After all required swaps for that game have been performed, the active player receives nums[i] points.

The goal is to compute:

first player's total score - second player's total score

The important detail is that swaps happen before points are awarded. Multiple swaps can occur during the same game. If both swap conditions trigger, the roles are swapped twice, which effectively returns them to their original state.

The constraints are small:

  • 1 <= nums.length <= 1000
  • 1 <= nums[i] <= 1000

Since there are at most 1000 games, we can easily simulate the process directly.

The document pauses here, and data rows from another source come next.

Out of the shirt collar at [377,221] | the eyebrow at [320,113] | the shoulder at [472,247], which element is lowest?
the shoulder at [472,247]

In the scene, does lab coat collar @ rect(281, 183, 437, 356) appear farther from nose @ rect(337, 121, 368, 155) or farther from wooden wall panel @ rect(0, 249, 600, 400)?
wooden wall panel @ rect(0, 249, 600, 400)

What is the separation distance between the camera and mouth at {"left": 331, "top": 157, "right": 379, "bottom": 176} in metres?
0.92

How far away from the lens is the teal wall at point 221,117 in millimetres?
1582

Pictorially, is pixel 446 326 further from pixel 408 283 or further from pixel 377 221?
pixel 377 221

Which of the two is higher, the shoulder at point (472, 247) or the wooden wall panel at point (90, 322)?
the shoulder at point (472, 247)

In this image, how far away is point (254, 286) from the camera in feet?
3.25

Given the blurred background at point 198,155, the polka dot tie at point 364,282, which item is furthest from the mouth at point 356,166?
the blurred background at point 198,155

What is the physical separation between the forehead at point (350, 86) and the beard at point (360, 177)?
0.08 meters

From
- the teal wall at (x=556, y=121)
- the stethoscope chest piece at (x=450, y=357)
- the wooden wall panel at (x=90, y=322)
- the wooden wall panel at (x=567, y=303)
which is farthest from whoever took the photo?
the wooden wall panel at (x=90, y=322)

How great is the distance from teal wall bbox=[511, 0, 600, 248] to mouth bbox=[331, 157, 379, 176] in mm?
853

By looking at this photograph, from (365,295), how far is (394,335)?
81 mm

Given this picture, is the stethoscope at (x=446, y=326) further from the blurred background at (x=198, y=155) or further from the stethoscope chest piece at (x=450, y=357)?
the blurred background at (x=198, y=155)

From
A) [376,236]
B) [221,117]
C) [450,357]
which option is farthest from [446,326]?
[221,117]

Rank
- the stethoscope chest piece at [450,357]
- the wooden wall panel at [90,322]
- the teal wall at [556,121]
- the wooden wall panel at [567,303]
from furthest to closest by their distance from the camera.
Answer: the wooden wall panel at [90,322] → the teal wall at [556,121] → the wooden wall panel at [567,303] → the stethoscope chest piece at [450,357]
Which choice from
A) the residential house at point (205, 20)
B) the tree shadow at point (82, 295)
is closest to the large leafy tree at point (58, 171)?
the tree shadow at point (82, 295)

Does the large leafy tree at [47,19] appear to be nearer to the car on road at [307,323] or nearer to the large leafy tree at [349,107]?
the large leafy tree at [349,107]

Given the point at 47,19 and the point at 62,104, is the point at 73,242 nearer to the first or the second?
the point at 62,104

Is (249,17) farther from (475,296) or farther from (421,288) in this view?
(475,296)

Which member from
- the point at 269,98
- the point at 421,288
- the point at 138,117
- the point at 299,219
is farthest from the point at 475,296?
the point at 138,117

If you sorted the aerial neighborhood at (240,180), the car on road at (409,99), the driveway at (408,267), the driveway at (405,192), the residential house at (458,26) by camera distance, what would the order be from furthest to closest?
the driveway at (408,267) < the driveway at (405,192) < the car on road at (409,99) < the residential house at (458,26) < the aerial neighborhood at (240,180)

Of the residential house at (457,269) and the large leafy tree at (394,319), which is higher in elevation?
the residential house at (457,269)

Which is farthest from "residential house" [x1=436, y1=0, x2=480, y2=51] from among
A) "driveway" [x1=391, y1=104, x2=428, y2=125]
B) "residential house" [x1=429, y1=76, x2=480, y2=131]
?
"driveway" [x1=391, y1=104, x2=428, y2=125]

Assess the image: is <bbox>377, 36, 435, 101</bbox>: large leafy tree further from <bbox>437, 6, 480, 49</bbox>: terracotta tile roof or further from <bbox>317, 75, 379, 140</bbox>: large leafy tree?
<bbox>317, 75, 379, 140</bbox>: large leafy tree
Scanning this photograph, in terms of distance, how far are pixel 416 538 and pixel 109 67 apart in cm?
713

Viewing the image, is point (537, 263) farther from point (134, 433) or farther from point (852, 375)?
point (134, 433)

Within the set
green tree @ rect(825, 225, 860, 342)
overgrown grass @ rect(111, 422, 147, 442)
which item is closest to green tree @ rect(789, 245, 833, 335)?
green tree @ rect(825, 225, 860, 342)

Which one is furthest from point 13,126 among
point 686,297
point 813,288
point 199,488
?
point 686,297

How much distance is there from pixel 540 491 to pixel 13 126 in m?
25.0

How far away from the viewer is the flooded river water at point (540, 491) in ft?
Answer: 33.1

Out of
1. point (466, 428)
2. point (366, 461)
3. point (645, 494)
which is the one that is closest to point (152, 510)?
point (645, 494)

There is no need for advanced optimization techniques or complex data structures.

Several edge cases are worth noting:

  • A single-element array.
  • Arrays where every value is odd, causing a swap before every game.
  • Arrays where game indices 5, 11, 17, ... introduce additional swaps.
  • Games where both swap rules apply simultaneously, resulting in two swaps and therefore no net change.
  • Very large point values, although the constraints keep totals well within standard integer limits.

Approaches

Brute Force Approach

A straightforward approach is to literally simulate the game exactly as described.

For each game:

  1. Check whether the score is odd and perform a swap if necessary.
  2. Check whether the game index is a multiple of 6 minus 1 (5, 11, 17, ...) and perform another swap if necessary.
  3. Award the points to the currently active player.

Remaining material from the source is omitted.